The late start to spring will have implications for both grass quality and cow performance. Grass quality is invariably compromised particularly where over wintered wedges have not been grazed, leading to lower energy grass with less water-soluble carbohydrates. We have seen a significant range in grass values in the early season, particularly where fields were grazed harder over the winter either via cattle or in particular, via tack sheep. This has allowed a fresher regrowth which responds to sun, water, temperature and nitrogen more effectively.
Farmers are faced with many dilemma’s all at once, but planning is essential to ensure sufficient grass is available at the right stage for grazing and to maximise first cut yields.
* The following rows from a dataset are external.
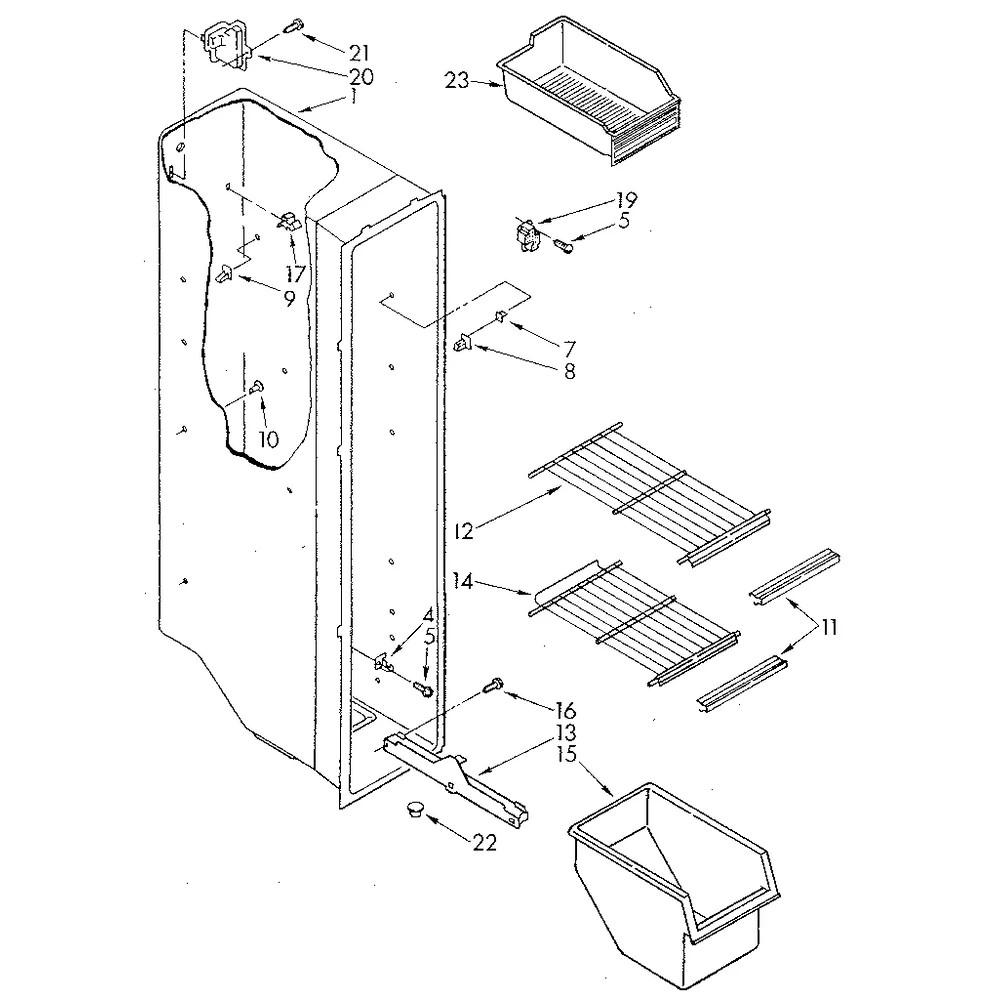 21
20
1
23
19
5
17
9
7
8
10
12
14
11
4
5
16
13
15
22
Fertiliser applications have been compromised due to water logging and low soil temperatures, leading to various future questions – (1) How much 1st cut silage do I need? (2) How do we manage the grass when it does grow? (3) How much fertiliser do we apply? and what? to when?
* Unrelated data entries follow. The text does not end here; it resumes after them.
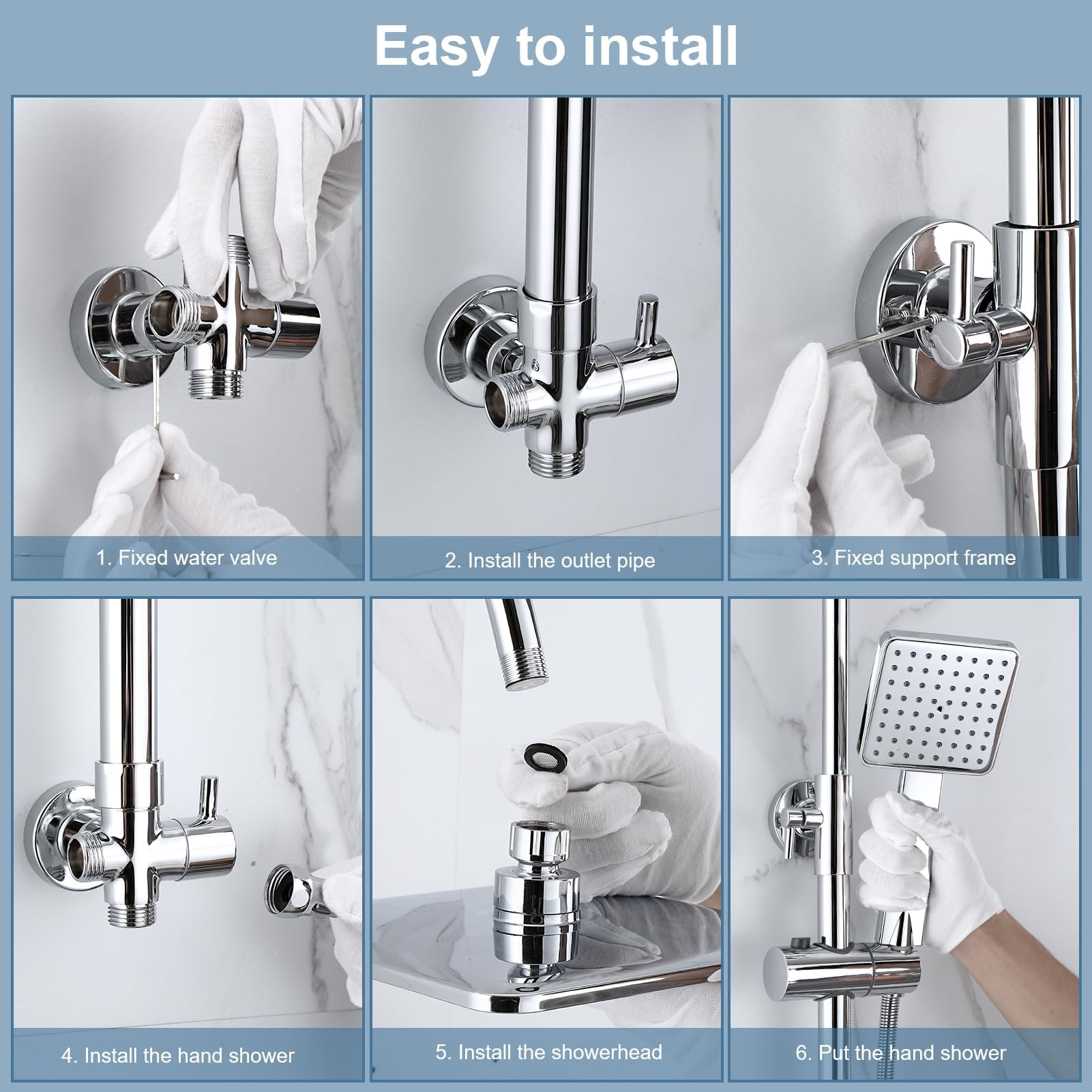 Easy to install

1. Fixed water valve

2. Install the outlet pipe

3. Fixed support frame

4. Install the hand shower

5. Install the showerhead

6. Put the hand shower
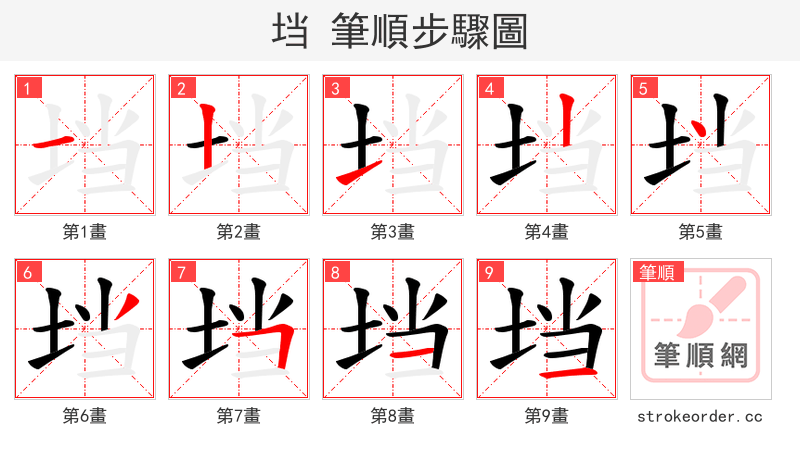 垱 筆順步驟圖

1
第1畫

2
第2畫

3
第3畫

4
第4畫

5
第5畫

6
第6畫

7
第7畫

8
第8畫

9
第9畫

筆順
筆順網

strokeorder.cc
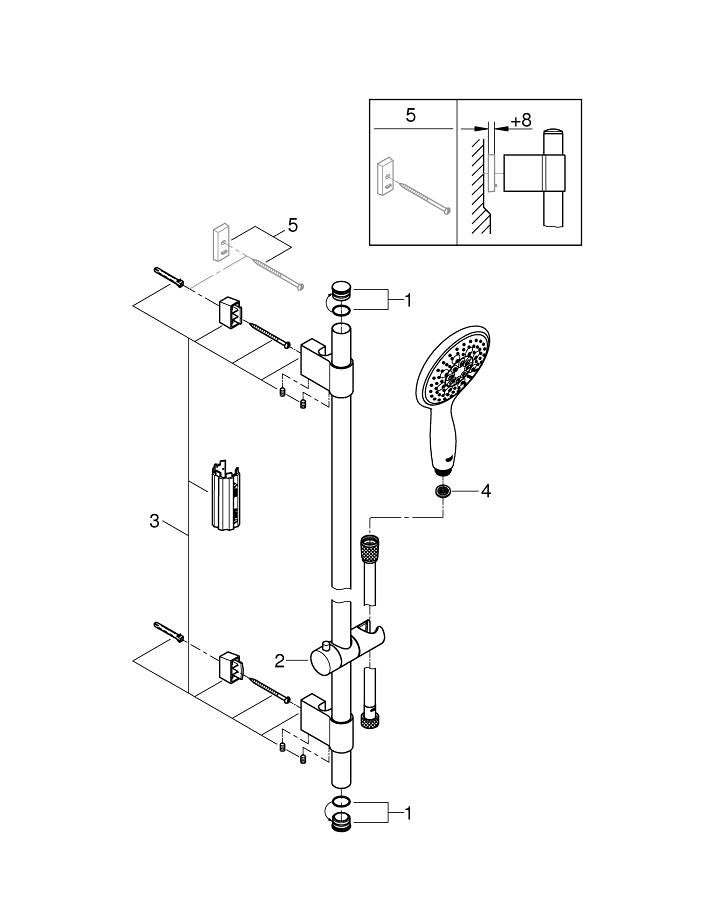 5
+8
5
1
4
3
2
1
Lows and mid yielders should be used to clear certain wedges whilst some grazing paddocks will accelerate past the grazing block before we have time to graze them. By planning now, we can reduce the damage of this slow spring and make timely silage cuts to re-enter paddocks to the grazing block at the correct growth stage (circa 2,800kg DM/ha).
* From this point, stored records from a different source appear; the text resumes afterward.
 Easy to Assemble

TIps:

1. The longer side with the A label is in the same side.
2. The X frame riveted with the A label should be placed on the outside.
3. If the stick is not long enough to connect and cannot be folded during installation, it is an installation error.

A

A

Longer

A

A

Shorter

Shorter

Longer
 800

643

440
Freshly calved high yielders (particularly 30litres+) need sufficient fermentable energy to provide glucose requirements, milk production and aid fertility. Grass fermentability is lower this spring but the cow’s requirements are the same. If they are to graze now, additional fermentable energy needs to be offered. How we go about adding this additional fermentable energy is crucial especially regarding avoiding acidosis.